_WORK TO DO_. In the copy, include every entry exactly but none of the images.
- - -
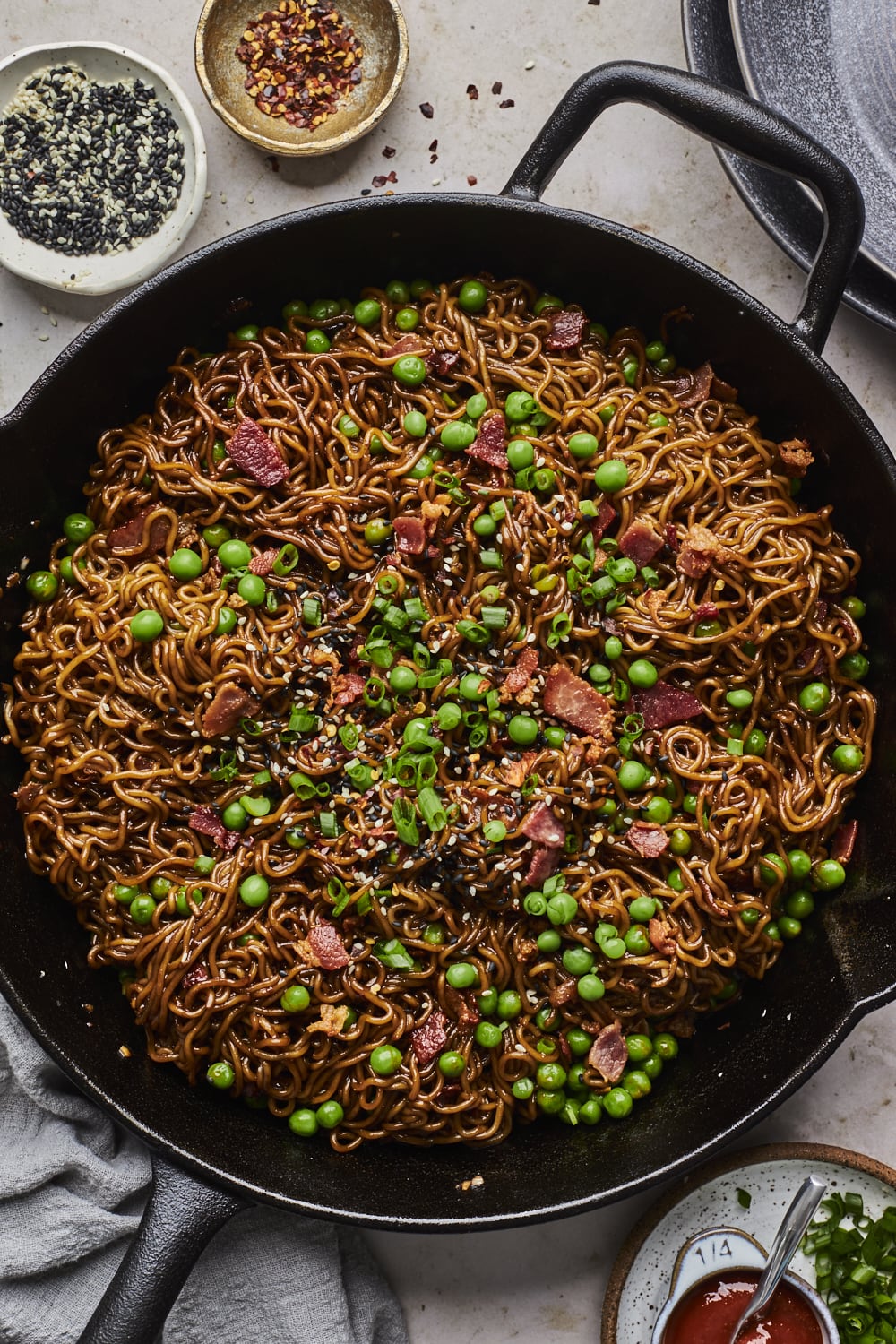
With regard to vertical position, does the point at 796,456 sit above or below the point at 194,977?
above

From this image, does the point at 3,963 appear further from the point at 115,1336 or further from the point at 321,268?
the point at 321,268

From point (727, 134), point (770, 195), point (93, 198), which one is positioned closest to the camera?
point (727, 134)

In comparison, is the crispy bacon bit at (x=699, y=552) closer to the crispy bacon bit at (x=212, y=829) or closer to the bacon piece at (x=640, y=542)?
the bacon piece at (x=640, y=542)

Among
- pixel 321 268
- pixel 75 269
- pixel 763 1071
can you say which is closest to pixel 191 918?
pixel 763 1071

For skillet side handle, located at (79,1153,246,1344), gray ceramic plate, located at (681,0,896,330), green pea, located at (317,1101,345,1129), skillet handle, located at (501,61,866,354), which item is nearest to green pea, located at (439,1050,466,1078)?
green pea, located at (317,1101,345,1129)

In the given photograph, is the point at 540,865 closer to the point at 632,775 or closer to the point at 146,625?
the point at 632,775

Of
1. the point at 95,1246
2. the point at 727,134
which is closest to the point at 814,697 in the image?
the point at 727,134

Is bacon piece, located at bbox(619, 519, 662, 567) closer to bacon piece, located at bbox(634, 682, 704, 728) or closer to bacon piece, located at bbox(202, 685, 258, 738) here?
bacon piece, located at bbox(634, 682, 704, 728)
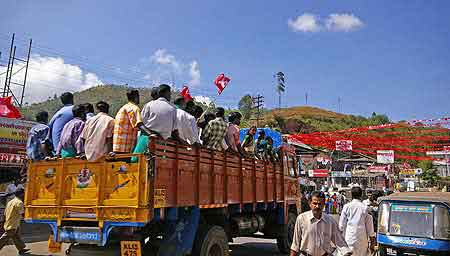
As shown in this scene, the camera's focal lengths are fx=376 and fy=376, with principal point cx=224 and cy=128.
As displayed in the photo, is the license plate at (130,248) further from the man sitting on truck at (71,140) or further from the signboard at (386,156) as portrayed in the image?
the signboard at (386,156)

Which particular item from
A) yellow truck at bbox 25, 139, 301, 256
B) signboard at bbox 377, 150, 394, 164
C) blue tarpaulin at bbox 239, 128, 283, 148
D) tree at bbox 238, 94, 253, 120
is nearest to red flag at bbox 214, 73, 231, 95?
blue tarpaulin at bbox 239, 128, 283, 148

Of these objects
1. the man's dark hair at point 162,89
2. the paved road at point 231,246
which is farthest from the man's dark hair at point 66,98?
the paved road at point 231,246

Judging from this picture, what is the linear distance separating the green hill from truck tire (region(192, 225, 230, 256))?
36.0 m

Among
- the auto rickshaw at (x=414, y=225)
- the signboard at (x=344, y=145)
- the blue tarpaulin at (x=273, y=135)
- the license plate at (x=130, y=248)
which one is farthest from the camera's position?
the signboard at (x=344, y=145)

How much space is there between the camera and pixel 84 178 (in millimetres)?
4863

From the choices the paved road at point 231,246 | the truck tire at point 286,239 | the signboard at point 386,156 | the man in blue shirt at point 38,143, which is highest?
the signboard at point 386,156

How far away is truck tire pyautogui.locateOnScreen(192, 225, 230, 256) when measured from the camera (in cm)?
543

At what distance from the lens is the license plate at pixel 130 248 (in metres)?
4.45

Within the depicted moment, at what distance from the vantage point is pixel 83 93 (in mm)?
127875

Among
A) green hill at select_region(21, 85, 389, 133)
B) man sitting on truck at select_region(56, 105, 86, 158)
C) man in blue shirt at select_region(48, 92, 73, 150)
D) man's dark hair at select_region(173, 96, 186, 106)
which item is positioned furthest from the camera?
green hill at select_region(21, 85, 389, 133)

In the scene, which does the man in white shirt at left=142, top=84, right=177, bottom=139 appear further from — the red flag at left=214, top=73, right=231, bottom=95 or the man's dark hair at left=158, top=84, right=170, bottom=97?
the red flag at left=214, top=73, right=231, bottom=95

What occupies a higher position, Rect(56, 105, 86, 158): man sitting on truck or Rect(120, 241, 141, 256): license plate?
Rect(56, 105, 86, 158): man sitting on truck

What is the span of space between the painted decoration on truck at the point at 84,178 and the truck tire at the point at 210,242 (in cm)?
176

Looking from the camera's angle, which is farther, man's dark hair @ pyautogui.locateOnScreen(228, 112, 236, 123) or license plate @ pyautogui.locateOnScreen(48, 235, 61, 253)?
man's dark hair @ pyautogui.locateOnScreen(228, 112, 236, 123)
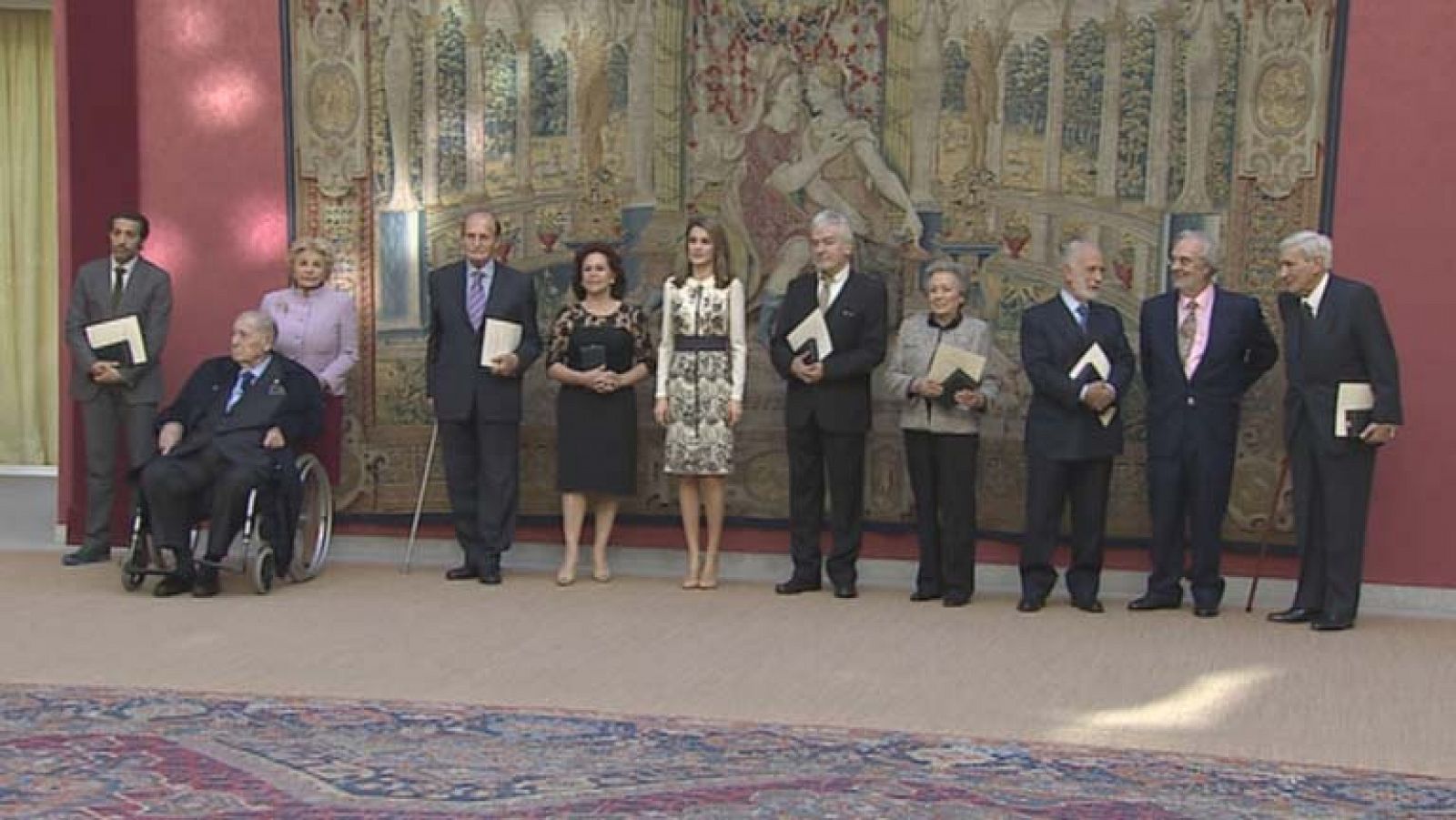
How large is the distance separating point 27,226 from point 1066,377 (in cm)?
642

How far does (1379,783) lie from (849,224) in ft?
12.4

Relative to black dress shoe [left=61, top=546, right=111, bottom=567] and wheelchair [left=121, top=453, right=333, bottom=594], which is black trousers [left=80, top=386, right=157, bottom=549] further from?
wheelchair [left=121, top=453, right=333, bottom=594]

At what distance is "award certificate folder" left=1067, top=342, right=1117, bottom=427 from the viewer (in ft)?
24.9

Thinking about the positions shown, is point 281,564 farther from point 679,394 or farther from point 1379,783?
point 1379,783

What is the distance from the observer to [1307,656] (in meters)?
6.69

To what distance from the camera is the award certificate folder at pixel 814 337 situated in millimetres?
7820

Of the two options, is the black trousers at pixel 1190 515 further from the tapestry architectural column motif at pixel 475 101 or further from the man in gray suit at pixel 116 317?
the man in gray suit at pixel 116 317

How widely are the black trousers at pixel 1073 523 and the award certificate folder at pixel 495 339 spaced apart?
2237mm

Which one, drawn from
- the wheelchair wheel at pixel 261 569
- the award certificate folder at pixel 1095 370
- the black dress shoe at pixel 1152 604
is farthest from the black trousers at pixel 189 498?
the black dress shoe at pixel 1152 604

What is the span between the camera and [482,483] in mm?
8234

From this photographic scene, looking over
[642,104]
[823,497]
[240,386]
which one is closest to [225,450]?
[240,386]

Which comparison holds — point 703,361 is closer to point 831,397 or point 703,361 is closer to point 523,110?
point 831,397

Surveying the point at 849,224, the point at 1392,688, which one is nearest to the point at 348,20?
the point at 849,224

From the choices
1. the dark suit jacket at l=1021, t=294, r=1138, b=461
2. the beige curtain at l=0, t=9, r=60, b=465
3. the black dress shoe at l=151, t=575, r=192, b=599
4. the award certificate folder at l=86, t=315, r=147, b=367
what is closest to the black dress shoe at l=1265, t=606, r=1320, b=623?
the dark suit jacket at l=1021, t=294, r=1138, b=461
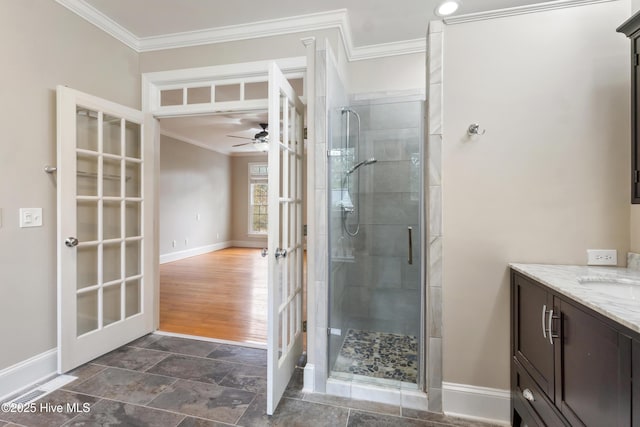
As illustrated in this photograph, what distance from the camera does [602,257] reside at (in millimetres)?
1552

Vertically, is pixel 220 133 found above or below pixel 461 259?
above

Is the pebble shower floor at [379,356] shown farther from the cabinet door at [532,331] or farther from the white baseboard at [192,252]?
the white baseboard at [192,252]

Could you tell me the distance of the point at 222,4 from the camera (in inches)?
88.3

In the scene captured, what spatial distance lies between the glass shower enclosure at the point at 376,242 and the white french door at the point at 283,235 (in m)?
0.29

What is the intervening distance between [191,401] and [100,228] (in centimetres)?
149

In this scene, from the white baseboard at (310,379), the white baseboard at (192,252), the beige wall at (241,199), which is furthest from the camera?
the beige wall at (241,199)

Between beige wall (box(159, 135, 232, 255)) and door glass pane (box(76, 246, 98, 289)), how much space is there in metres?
3.22

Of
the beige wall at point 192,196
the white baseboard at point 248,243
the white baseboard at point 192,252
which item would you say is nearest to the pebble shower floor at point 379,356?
the beige wall at point 192,196

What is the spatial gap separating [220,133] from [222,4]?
4.13m

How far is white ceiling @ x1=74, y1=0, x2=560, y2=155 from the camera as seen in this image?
222 cm

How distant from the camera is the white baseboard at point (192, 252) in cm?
603

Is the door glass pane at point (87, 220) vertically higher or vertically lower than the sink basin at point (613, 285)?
higher

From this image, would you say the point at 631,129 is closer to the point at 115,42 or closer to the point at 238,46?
the point at 238,46

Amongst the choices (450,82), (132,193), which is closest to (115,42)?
(132,193)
- - -
_RESPONSE BELOW_.
With regard to vertical position, does the point at 796,456 sit above or below the point at 194,977?
above

From this image, does the point at 3,963 appear further from the point at 115,1336 or further from the point at 321,268?
the point at 321,268

From point (727, 134), point (770, 195), point (93, 198), which one is positioned closest to the camera?
point (727, 134)

In comparison, is the crispy bacon bit at (x=699, y=552) closer to the crispy bacon bit at (x=212, y=829) or closer to the bacon piece at (x=640, y=542)?
the bacon piece at (x=640, y=542)

Among
- pixel 321 268
- pixel 75 269
- pixel 763 1071
can you say which is closest to pixel 191 918?
pixel 763 1071

For skillet side handle, located at (79,1153,246,1344), gray ceramic plate, located at (681,0,896,330), green pea, located at (317,1101,345,1129), skillet handle, located at (501,61,866,354), which item is nearest to green pea, located at (439,1050,466,1078)?
green pea, located at (317,1101,345,1129)

In the given photograph, is the point at 540,865 closer to the point at 632,775 or closer to the point at 146,625?
the point at 632,775

Of
1. the point at 95,1246
2. the point at 727,134
which is closest to the point at 814,697 in the image?
the point at 727,134

Is bacon piece, located at bbox(619, 519, 662, 567) closer to bacon piece, located at bbox(634, 682, 704, 728) or closer to bacon piece, located at bbox(202, 685, 258, 738) here?
bacon piece, located at bbox(634, 682, 704, 728)
As shown in this scene, the camera's focal lengths are fx=376 and fy=376, with principal point cx=224 and cy=128.
As displayed in the photo, is the license plate at (130,248) further from the man sitting on truck at (71,140) or further from the signboard at (386,156) as portrayed in the image?
the signboard at (386,156)

Which particular item from
A) yellow truck at bbox 25, 139, 301, 256
B) signboard at bbox 377, 150, 394, 164
C) blue tarpaulin at bbox 239, 128, 283, 148
D) tree at bbox 238, 94, 253, 120
is nearest to red flag at bbox 214, 73, 231, 95?
blue tarpaulin at bbox 239, 128, 283, 148

Of these objects
1. the man's dark hair at point 162,89
2. the paved road at point 231,246
which is farthest from the man's dark hair at point 66,98?
the paved road at point 231,246

Judging from this picture, what is the linear distance separating the green hill from truck tire (region(192, 225, 230, 256))?
36.0 m

Among
- the auto rickshaw at (x=414, y=225)
- the signboard at (x=344, y=145)
- the blue tarpaulin at (x=273, y=135)
- the license plate at (x=130, y=248)
which one is farthest from the camera's position?
the signboard at (x=344, y=145)

How much space is there between the camera and pixel 84 178 (in millimetres)?
4863

From the choices the paved road at point 231,246 | the truck tire at point 286,239 | the signboard at point 386,156 | the man in blue shirt at point 38,143, which is highest?
the signboard at point 386,156

How far away is truck tire pyautogui.locateOnScreen(192, 225, 230, 256) when measured from the camera (in cm)?
543

At what distance from the lens is the license plate at pixel 130 248 (in metres)?
4.45

Within the depicted moment, at what distance from the vantage point is pixel 83 93 (in mm)?
127875

Among
A) green hill at select_region(21, 85, 389, 133)
B) man sitting on truck at select_region(56, 105, 86, 158)
C) man in blue shirt at select_region(48, 92, 73, 150)
D) man's dark hair at select_region(173, 96, 186, 106)
which item is positioned furthest from the camera?
green hill at select_region(21, 85, 389, 133)

In the scene, which does the man in white shirt at left=142, top=84, right=177, bottom=139 appear further from — the red flag at left=214, top=73, right=231, bottom=95 or the man's dark hair at left=158, top=84, right=170, bottom=97?
the red flag at left=214, top=73, right=231, bottom=95

What occupies a higher position, Rect(56, 105, 86, 158): man sitting on truck or Rect(120, 241, 141, 256): license plate?
Rect(56, 105, 86, 158): man sitting on truck

What is the span of space between the painted decoration on truck at the point at 84,178 and the truck tire at the point at 210,242 (in cm)?
176

Looking from the camera's angle, which is farther, man's dark hair @ pyautogui.locateOnScreen(228, 112, 236, 123) or license plate @ pyautogui.locateOnScreen(48, 235, 61, 253)?
man's dark hair @ pyautogui.locateOnScreen(228, 112, 236, 123)
How large is the distance separating point 27,226 from point 1066,377 (in cm)?
642

How far does (1379,783) lie from (849,224) in ft?
12.4

Relative to black dress shoe [left=61, top=546, right=111, bottom=567] and wheelchair [left=121, top=453, right=333, bottom=594], which is black trousers [left=80, top=386, right=157, bottom=549] further from?
wheelchair [left=121, top=453, right=333, bottom=594]

At what distance is "award certificate folder" left=1067, top=342, right=1117, bottom=427 from the viewer (in ft)?
24.9

Thinking about the positions shown, is point 281,564 farther from point 679,394 or farther from point 1379,783?
point 1379,783

What is the distance from the observer to [1307,656] (in meters)?
6.69

To what distance from the camera is the award certificate folder at pixel 814 337 situated in millimetres?
7820

Of the two options, is the black trousers at pixel 1190 515 further from the tapestry architectural column motif at pixel 475 101 or further from the man in gray suit at pixel 116 317?
the man in gray suit at pixel 116 317

How widely are the black trousers at pixel 1073 523 and the award certificate folder at pixel 495 339 spaced apart?
2237mm

Which one, drawn from
- the wheelchair wheel at pixel 261 569
- the award certificate folder at pixel 1095 370
- the black dress shoe at pixel 1152 604
is farthest from the black trousers at pixel 189 498?
the black dress shoe at pixel 1152 604

What is the span between the camera and [482,483] in mm?
8234

From this photographic scene, looking over
[642,104]
[823,497]
[240,386]
which one is closest to [225,450]?
[240,386]

Which comparison holds — point 703,361 is closer to point 831,397 or point 703,361 is closer to point 523,110?
point 831,397

Surveying the point at 849,224, the point at 1392,688, which one is nearest to the point at 348,20?
the point at 849,224

From the choices
1. the dark suit jacket at l=1021, t=294, r=1138, b=461
2. the beige curtain at l=0, t=9, r=60, b=465
3. the black dress shoe at l=151, t=575, r=192, b=599
4. the award certificate folder at l=86, t=315, r=147, b=367
what is closest to the black dress shoe at l=1265, t=606, r=1320, b=623?
the dark suit jacket at l=1021, t=294, r=1138, b=461
As illustrated in this photograph, what distance from the camera does [602,257] reside at (in millimetres)?
1552

Vertically, is pixel 220 133 found above or below pixel 461 259?
above

Is the pebble shower floor at [379,356] shown farther from the cabinet door at [532,331] or farther from the white baseboard at [192,252]?
the white baseboard at [192,252]

Could you tell me the distance of the point at 222,4 from the camera (in inches)?
88.3

In the scene captured, what spatial distance lies between the glass shower enclosure at the point at 376,242 and the white french door at the point at 283,235 (in m)?
0.29

What is the intervening distance between [191,401] and [100,228] (in centimetres)?
149

In this scene, from the white baseboard at (310,379), the white baseboard at (192,252), the beige wall at (241,199), which is furthest from the camera?
the beige wall at (241,199)

Between beige wall (box(159, 135, 232, 255)) and door glass pane (box(76, 246, 98, 289)), how much space is there in metres?
3.22

Of
the beige wall at point 192,196
the white baseboard at point 248,243
the white baseboard at point 192,252
which item would you say is nearest to the pebble shower floor at point 379,356?
the beige wall at point 192,196

What is the spatial gap separating [220,133] from [222,4]?
4.13m

How far is white ceiling @ x1=74, y1=0, x2=560, y2=155 from the camera as seen in this image?
222 cm

How distant from the camera is the white baseboard at point (192, 252) in cm?
603

Is the door glass pane at point (87, 220) vertically higher or vertically lower than the sink basin at point (613, 285)?
higher

From this image, would you say the point at 631,129 is closer to the point at 115,42 or closer to the point at 238,46?
the point at 238,46

Amongst the choices (450,82), (132,193), which is closest to (115,42)?
(132,193)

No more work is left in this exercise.